This patient is diagnosed with BPH and UTI / Patient (female) comes with complaint of painful urination.

Anatomical feature that makes female more susceptible to UTI
- Short urethra and close proximity of urethral opening to vagina and anus

Anatomy of external urethral orifice
- In the vestibule of the vagina
- Between the clitoris and the vaginal opening

Nerve supply of urethra that provide pain sensation
- Proximal urethra - visceral innervation via pelvic splanchnic nerve (S2-S4)
- Terminal urethra - somatic innervation via pudendal nerve (S2-S4)

Anatomical reasoning for frequent micturition
- d/t prostate enlargement, mainly in the transitional zone, which surround the prostatic urethra.
- as the gland enlarges, it compresses the urethra leading to bladder outlet obstruction, incomplete emptying of the bladder, reduced urine flow
- because urine is not fully emptied, the bladder fills up more quickly, resulting in frequent urination and nocturia.

Clinical zones of the prostate for BPH (Adenoma) and Prostate CA
- BPH → Transitional zone
- Prostate CA → Peripheral zone

PR Examination
- also known as Digital Rectal Examination.
- It involves inserting a gloved, lubricated finger into the rectum to palpate for prostate gland.
- Indicated for evaluation of prostate enlargement (in suspected BPH or Prostate CA)

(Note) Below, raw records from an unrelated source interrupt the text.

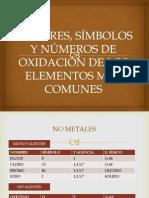 Nomenclatura y Notacion Quimica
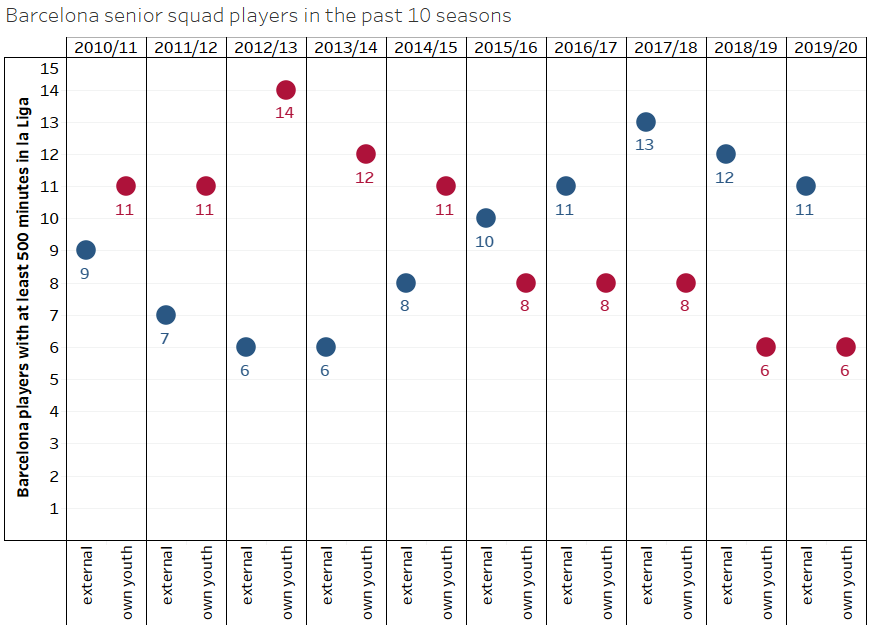 Barcelona: The decrease of La Masia products in their first team - data analysis statistics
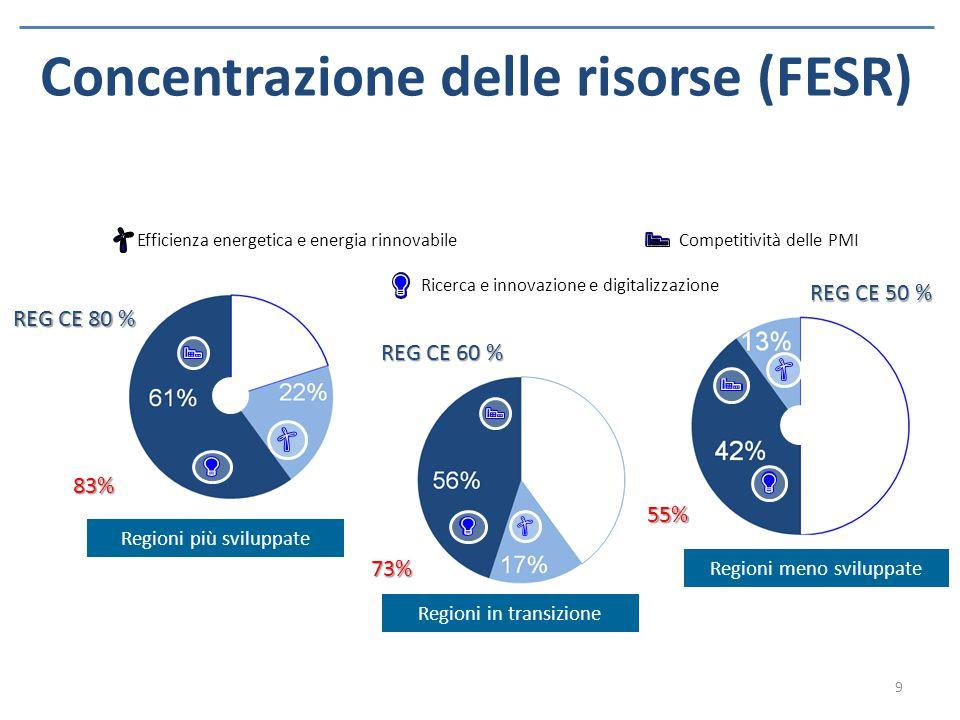 Concentrazione delle risorse (FESR)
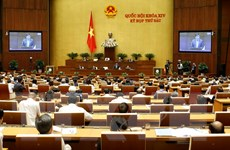 Quốc hội bắt đầu tiến hành hoạt động chất vấn và trả lời chất vấn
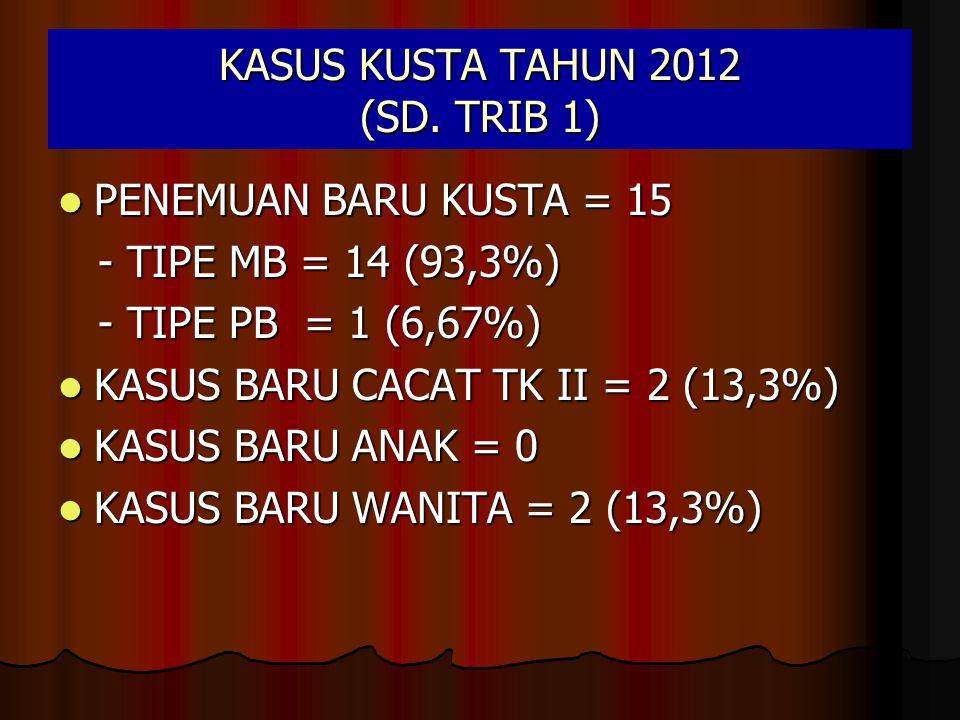 KASUS KUSTA TAHUN 2012 (SD. TRIB 1) PENEMUAN BARU KUSTA = 15 PENEMUAN BARU KUSTA = 15 - TIPE MB = 14 (93,3%) - TIPE MB = 14 (93,3%) - TIPE PB = 1 (6,6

Causative agents that caused UTI and its virulence factor
- E.coli - P fimbriae (Pili) that helps E.coli to adhere to uroepithelial cells, resisting flushing by urine
- Pseudomonas aeruginosa
- Proteus sp. - Urease that convert urea to ammonia and make the urine alkaline and forming renal calculi.
- Staphylococcus saprophyticus
- Klebsiella - Capsule that inhibits phagocytosis

How BPH caused UTI
- BPH leads to urinary stasis d/t incomplete bladder emptying.
- This stagnant urine provides a favorable environment for bacterial growth and reduce the natural flushing action of urine.
- As a result, bacteria can multiply and cause UTI.

Risk factors of UTI
- Frequent or recent sexual intercourse - may introduce bacteria into the urinary tract
- Female sex - short urethra
- Recurrent UTI - indicates possible predisposition or colonization of microbes in the urinary tract

Interpretation of Urinalysis
- Urine dipstick test
→ Leukocyte esterase (+ve) - indicates presence of neutrophils, suggesting inflammation or infection. (PYURIA)
→ Nitrite (+ve) - indicates presence of nitrate-reducing bacteria which convert nitrate → nitrite (BACTERIURIA)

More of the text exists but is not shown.